## Instructions for the task
Type again, exactly, the lines below from the start through the line that includes "<br /><center>".

START Record set

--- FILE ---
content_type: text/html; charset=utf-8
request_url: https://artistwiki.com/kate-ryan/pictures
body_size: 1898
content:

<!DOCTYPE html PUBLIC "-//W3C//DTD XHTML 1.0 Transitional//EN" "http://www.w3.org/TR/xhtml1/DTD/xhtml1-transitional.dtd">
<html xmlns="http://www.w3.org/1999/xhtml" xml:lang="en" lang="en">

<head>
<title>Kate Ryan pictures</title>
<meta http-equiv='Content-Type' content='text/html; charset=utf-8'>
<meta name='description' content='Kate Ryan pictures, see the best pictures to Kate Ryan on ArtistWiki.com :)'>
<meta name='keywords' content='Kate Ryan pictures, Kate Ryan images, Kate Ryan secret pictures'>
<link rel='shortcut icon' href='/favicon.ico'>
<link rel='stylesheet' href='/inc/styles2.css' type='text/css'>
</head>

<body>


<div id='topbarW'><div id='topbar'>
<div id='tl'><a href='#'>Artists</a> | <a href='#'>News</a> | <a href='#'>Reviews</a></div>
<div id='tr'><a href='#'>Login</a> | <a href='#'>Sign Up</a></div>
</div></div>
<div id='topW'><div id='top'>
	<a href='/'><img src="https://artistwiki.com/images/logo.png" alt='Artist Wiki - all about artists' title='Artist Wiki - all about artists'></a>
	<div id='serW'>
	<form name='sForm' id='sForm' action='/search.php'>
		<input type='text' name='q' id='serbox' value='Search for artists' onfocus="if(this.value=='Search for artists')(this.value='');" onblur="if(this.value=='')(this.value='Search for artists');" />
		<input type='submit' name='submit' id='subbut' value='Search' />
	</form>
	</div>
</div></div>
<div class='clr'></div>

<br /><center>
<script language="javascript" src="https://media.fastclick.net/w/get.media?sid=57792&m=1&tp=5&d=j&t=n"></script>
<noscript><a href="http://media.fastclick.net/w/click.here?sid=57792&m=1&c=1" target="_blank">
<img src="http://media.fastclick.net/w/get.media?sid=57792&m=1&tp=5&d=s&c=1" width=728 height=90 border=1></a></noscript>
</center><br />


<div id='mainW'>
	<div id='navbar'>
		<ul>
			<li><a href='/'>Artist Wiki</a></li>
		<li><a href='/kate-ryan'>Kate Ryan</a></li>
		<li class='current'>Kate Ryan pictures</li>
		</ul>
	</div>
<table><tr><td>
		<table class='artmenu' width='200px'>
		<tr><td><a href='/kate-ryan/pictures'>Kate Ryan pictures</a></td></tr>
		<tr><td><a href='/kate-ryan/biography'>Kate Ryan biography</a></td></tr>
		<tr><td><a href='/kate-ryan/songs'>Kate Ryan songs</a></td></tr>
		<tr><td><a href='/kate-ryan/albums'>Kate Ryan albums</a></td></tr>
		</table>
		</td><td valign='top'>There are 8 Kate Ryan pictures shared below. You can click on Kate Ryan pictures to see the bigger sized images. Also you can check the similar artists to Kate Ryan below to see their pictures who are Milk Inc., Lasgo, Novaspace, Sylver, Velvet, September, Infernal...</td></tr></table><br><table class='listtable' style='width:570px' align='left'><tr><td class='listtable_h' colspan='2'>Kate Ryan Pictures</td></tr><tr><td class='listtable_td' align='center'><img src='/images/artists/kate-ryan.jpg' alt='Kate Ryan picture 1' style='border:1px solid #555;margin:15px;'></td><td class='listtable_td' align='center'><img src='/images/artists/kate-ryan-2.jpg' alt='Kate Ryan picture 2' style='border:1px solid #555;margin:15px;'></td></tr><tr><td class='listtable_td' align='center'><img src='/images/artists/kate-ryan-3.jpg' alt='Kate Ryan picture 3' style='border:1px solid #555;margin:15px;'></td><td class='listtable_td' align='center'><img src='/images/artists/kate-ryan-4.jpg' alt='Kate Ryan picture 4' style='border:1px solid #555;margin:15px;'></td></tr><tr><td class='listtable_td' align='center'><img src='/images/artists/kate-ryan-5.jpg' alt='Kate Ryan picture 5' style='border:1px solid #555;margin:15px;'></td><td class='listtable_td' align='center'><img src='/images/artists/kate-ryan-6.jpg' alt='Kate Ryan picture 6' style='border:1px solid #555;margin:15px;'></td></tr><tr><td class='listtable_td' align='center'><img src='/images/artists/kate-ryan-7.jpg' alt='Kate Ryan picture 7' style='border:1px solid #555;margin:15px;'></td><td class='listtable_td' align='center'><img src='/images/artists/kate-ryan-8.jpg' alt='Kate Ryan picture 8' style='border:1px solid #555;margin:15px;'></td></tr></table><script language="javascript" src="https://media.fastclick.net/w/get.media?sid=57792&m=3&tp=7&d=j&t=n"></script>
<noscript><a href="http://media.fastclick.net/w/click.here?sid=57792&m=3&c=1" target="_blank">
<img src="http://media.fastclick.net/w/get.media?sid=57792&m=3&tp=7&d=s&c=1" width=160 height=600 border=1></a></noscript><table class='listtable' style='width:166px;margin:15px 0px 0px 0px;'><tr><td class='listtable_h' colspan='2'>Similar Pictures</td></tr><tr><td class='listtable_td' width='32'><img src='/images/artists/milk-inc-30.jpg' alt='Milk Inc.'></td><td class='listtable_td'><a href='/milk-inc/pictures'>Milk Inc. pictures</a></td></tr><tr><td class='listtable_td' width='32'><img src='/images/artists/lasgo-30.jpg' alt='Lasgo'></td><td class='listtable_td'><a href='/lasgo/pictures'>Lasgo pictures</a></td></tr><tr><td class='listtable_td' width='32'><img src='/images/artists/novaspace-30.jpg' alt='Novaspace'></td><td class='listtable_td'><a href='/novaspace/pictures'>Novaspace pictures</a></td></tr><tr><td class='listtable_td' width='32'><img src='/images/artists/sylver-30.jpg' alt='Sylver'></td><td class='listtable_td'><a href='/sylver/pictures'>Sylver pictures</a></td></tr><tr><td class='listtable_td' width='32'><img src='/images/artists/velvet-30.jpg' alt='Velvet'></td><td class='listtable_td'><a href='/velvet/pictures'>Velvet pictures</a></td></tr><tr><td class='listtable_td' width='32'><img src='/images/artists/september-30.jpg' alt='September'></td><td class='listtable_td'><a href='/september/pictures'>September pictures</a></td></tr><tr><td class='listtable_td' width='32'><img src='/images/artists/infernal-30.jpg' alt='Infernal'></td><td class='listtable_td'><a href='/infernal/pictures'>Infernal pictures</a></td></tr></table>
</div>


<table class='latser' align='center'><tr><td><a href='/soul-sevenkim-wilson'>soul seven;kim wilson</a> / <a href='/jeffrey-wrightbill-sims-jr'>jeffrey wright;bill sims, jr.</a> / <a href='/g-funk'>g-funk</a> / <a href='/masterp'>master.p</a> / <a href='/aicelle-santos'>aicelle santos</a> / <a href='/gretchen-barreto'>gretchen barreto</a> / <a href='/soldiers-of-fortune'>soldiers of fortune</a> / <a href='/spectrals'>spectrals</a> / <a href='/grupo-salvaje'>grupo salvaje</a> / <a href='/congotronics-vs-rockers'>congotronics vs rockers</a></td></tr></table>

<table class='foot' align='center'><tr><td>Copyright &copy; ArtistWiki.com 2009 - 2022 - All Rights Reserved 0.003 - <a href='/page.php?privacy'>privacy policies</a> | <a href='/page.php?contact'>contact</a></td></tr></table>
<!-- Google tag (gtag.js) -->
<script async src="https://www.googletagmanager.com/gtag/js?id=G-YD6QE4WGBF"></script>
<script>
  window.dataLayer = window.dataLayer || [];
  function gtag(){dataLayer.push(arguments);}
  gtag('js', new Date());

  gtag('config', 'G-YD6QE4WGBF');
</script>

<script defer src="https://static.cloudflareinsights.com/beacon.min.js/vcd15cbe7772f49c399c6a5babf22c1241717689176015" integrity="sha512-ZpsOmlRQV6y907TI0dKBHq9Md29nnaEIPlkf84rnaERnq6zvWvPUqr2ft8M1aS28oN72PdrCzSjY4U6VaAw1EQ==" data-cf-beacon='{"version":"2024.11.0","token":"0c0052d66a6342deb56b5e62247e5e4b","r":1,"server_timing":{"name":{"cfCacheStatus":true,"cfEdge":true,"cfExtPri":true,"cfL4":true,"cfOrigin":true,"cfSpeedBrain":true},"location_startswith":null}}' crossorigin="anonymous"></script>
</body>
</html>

END Record set

## Output below
--- FILE ---
content_type: text/html; charset=utf-8
request_url: https://artistwiki.com/kate-ryan/pictures
body_size: 1898
content:

<!DOCTYPE html PUBLIC "-//W3C//DTD XHTML 1.0 Transitional//EN" "http://www.w3.org/TR/xhtml1/DTD/xhtml1-transitional.dtd">
<html xmlns="http://www.w3.org/1999/xhtml" xml:lang="en" lang="en">

<head>
<title>Kate Ryan pictures</title>
<meta http-equiv='Content-Type' content='text/html; charset=utf-8'>
<meta name='description' content='Kate Ryan pictures, see the best pictures to Kate Ryan on ArtistWiki.com :)'>
<meta name='keywords' content='Kate Ryan pictures, Kate Ryan images, Kate Ryan secret pictures'>
<link rel='shortcut icon' href='/favicon.ico'>
<link rel='stylesheet' href='/inc/styles2.css' type='text/css'>
</head>

<body>


<div id='topbarW'><div id='topbar'>
<div id='tl'><a href='#'>Artists</a> | <a href='#'>News</a> | <a href='#'>Reviews</a></div>
<div id='tr'><a href='#'>Login</a> | <a href='#'>Sign Up</a></div>
</div></div>
<div id='topW'><div id='top'>
	<a href='/'><img src="https://artistwiki.com/images/logo.png" alt='Artist Wiki - all about artists' title='Artist Wiki - all about artists'></a>
	<div id='serW'>
	<form name='sForm' id='sForm' action='/search.php'>
		<input type='text' name='q' id='serbox' value='Search for artists' onfocus="if(this.value=='Search for artists')(this.value='');" onblur="if(this.value=='')(this.value='Search for artists');" />
		<input type='submit' name='submit' id='subbut' value='Search' />
	</form>
	</div>
</div></div>
<div class='clr'></div>

<br /><center>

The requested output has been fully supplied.